The book of Zechariah mentions Satan as an accuser of Joshua, a good man. These later books were written, so most modern scholars think, after the captivity, in which Israel became familiar with the dualism of the Persians. The word devil in the singular is not found in the Old Testament. After the close of the canon of the Old Testament, the ideas received during the captivity seemed to germinate, and Israel developed an elaborate system of dualism of their own, somewhat similar to that of the Persians, yet modified by their abiding belief in monotheism. When Christ Jesus came this belief was universally accepted by all except the Sadducees, and they were quite generally classed as infidels, as they believed neither in spirits nor in the resurrection of the dead. He did not directly antagonize this belief, any more than he did the belief in the divine sanction of slavery and other evils of his time. He was content to plant seeds of truth that would ultimately crowd out the false beliefs. He told them he had many things to say, but that they were not then able to bear them. The Spirit of truth would guide them into all truth. Jesus nevertheless used some very significant phrases in regard to evil, as Mrs. Eddy has pointed out in "No and Yes" (p. 31, ff). "Jesus defined Devil as a mortal who is full of evil: 'Have I not chosen you twelve, and one of you is a devil?'" He said to Peter, "'Get thee behind me, Satan." Also to certain men, "Ye are of your father the devil."

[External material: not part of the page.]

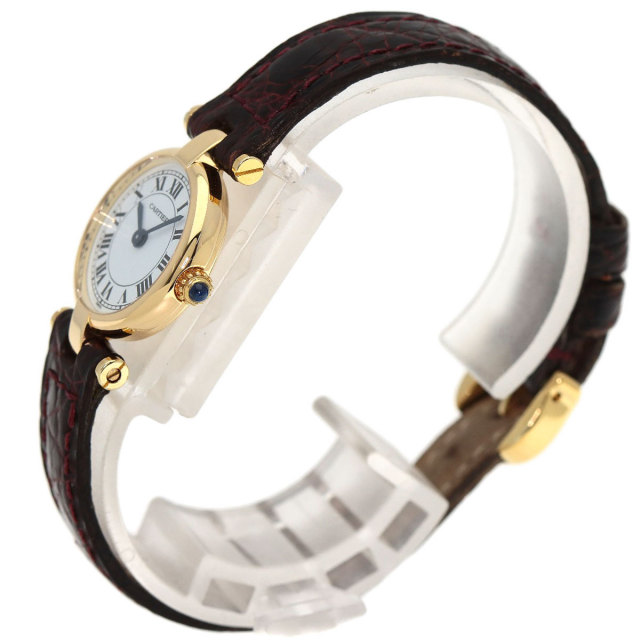 CARTIER カルティエ ヴァンドーム 腕時計 K18イエローゴールド/革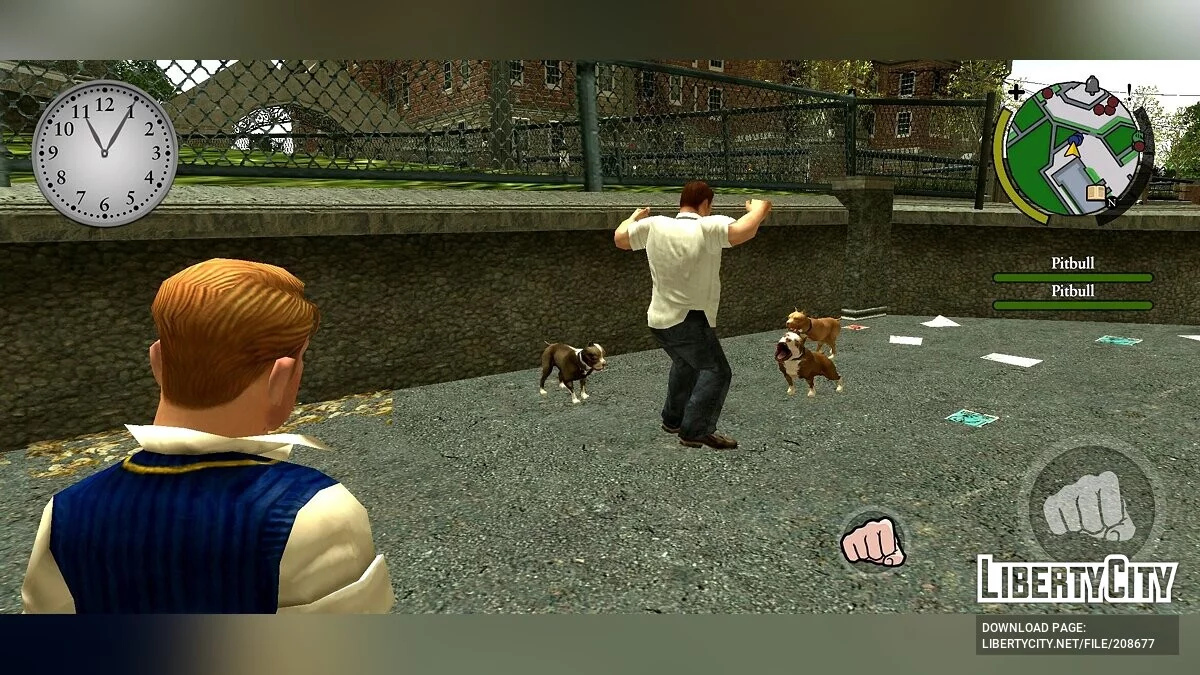 Bodyguard Pitbull Mod (Anniversary Edition) / Bully: Scholarship Edition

It is difficult to interpret Christ Jesus' language to those supposed to be possessed with devils. Volumes have been written on the subject. As conservative a man as Professor Reer of Newton Baptist Theological Seminary says, "If he knew his people to be in error in ascribing these afflictions to diabolical influence, he need have felt no call to correct it. Jesus desired to cure, not to inform his patients. The notion in no way interfered with his turning the thought of those he healed towards God, the center of help and of health." "If it should be held that he adopted unquestionably the explanation held by all his contemporaries, even as he used their language, dress, manner of life, and in one particular at least their representation of the life after death (Luke, 16: 22 Abraham's bosom), it would do no violence to his power or dignity or integrity."